** start of Text **

The other thing you may have to consider when testing inline IPSs is to realize that they become part of the network 
infrastructure -- every packet in the network goes through them, often multiple times.  So evaluating performance is 
often as important as evaluating seucrity, and the actual performance of the devices is all over the map.  If their 
throughput, latency, or other performance characteristics are unacceptable in your situation, that's also a show 
stopper.  We have a customer, for instance, that regularly processes > 600K packets per second.  This was a requirement 
for his environment, and if an IPS couldn't keep up with this, it wasn't worth considering.
 
The tricky part of this testing performance is that the code path executed by an IPS, and therefore the performance, is 
dependent on the type of traffic.  For example, a different code path will be executed for HTTP vs. DNS.   If 
processing a DNS packet takes a long time, this won't show up if you test with a pure HTTP mix, or a smartbits set to 
send ethernet frames filled with 0s.  So it's important to use the protocol mix used in the target network when testing 
performance. Tomahawk (tomahawk.sourceforge.net) is a tool I developed to replay traffic from a target network through 
the IPS for performance testing.

** end of Text **

Stated exercise 1 | Extract every line from the rows below that contains the string "road", treating uppercase and lowercase letters as different.

** start of Extracted records **

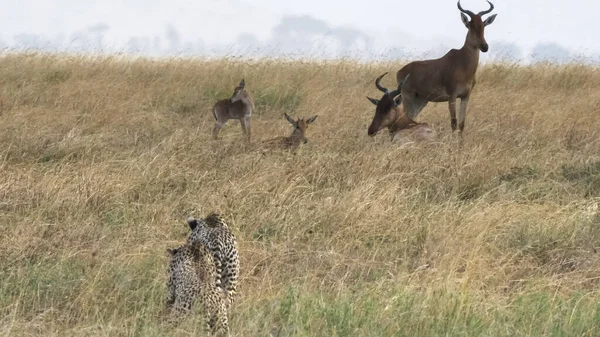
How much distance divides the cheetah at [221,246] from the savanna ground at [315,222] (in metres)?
0.13

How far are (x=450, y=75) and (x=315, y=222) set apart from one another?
6.09m

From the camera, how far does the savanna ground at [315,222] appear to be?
4.57 meters

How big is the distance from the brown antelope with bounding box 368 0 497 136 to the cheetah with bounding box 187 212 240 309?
6.82m

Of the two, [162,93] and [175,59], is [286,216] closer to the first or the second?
[162,93]

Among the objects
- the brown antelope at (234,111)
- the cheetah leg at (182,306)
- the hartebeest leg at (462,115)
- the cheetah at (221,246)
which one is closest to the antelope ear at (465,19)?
the hartebeest leg at (462,115)

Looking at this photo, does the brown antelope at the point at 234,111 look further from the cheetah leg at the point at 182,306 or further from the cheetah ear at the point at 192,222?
the cheetah leg at the point at 182,306

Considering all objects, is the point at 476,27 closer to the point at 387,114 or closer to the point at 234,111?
the point at 387,114

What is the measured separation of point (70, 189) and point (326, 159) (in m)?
2.21

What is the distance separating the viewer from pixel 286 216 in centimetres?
658

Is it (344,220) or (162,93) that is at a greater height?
(344,220)

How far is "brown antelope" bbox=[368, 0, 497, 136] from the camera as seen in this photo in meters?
12.0

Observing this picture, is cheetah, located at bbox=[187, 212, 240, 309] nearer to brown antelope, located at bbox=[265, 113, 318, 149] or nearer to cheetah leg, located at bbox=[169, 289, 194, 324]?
cheetah leg, located at bbox=[169, 289, 194, 324]

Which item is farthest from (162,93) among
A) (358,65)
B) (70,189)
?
(70,189)

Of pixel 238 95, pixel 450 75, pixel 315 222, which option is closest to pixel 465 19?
pixel 450 75
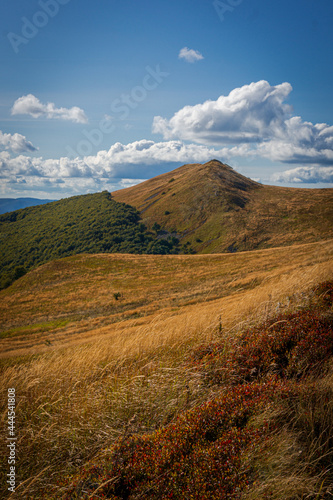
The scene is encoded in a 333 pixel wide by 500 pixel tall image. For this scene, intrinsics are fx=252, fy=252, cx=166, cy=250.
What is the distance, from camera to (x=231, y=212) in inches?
5098

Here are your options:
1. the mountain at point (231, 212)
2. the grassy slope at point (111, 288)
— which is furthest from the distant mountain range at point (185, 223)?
the grassy slope at point (111, 288)

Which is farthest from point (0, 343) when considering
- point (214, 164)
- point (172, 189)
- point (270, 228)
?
point (214, 164)

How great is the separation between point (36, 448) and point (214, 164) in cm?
20386

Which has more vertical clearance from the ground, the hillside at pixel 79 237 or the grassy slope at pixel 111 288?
the hillside at pixel 79 237

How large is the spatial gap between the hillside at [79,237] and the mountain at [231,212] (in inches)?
478

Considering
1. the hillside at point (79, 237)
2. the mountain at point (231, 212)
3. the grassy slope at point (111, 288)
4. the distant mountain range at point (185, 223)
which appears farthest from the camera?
the hillside at point (79, 237)

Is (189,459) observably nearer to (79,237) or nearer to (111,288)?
(111,288)

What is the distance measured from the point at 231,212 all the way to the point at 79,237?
A: 3569 inches

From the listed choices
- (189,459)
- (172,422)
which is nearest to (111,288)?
(172,422)

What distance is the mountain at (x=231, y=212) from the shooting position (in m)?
101

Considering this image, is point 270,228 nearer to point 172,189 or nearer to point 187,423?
point 172,189

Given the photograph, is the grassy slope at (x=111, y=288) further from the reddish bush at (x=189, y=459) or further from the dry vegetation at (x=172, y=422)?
the reddish bush at (x=189, y=459)

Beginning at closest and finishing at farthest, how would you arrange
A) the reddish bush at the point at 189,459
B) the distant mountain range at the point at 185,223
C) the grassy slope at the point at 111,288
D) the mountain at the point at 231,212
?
the reddish bush at the point at 189,459, the grassy slope at the point at 111,288, the mountain at the point at 231,212, the distant mountain range at the point at 185,223

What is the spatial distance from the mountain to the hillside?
1215 centimetres
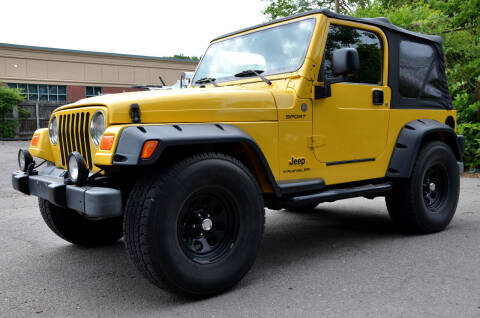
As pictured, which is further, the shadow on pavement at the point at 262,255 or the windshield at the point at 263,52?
the windshield at the point at 263,52

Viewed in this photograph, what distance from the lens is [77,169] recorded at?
119 inches

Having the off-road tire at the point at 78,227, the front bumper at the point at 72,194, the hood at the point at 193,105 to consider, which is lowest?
the off-road tire at the point at 78,227

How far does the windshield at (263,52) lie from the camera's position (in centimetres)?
399

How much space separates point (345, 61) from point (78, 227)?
115 inches

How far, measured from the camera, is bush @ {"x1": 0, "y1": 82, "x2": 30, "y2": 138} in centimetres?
2066

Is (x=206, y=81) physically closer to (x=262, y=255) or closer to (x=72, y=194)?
(x=262, y=255)

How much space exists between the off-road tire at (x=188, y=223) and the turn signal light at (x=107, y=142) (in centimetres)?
31

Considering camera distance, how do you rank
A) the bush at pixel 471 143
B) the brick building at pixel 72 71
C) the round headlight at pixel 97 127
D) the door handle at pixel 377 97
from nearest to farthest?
the round headlight at pixel 97 127 < the door handle at pixel 377 97 < the bush at pixel 471 143 < the brick building at pixel 72 71

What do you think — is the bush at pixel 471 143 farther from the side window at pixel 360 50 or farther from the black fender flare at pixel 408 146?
the side window at pixel 360 50

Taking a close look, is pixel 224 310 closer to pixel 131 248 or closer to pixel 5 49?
pixel 131 248

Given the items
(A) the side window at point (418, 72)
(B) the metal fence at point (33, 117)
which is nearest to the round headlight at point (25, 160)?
(A) the side window at point (418, 72)

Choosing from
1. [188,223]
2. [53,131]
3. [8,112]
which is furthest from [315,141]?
[8,112]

** end of Extracted records **

Stated exercise 2 | Transcribe the passage on testing inline IPS performance, shown above, in full and unchanged.

Final result 1 |
Having the off-road tire at the point at 78,227, the front bumper at the point at 72,194, the hood at the point at 193,105 to consider, which is lowest?
the off-road tire at the point at 78,227
How much space exists between the off-road tire at (x=188, y=223) and the turn signal light at (x=107, y=142) (in centimetres)?

Final result 2 |
The other thing you may have to consider when testing inline IPSs is to realize that they become part of the network 
infrastructure -- every packet in the network goes through them, often multiple times.  So evaluating performance is 
often as important as evaluating seucrity, and the actual performance of the devices is all over the map.  If their 
throughput, latency, or other performance characteristics are unacceptable in your situation, that's also a show 
stopper.  We have a customer, for instance, that regularly processes > 600K packets per second.  This was a requirement 
for his environment, and if an IPS couldn't keep up with this, it wasn't worth considering.
 
The tricky part of this testing performance is that the code path executed by an IPS, and therefore the performance, is 
dependent on the type of traffic.  For example, a different code path will be executed for HTTP vs. DNS.   If 
processing a DNS packet takes a long time, this won't show up if you test with a pure HTTP mix, or a smartbits set to 
send ethernet frames filled with 0s.  So it's important to use the protocol mix used in the target network when testing 
performance. Tomahawk (tomahawk.sourceforge.net) is a tool I developed to replay traffic from a target network through 
the IPS for performance testing.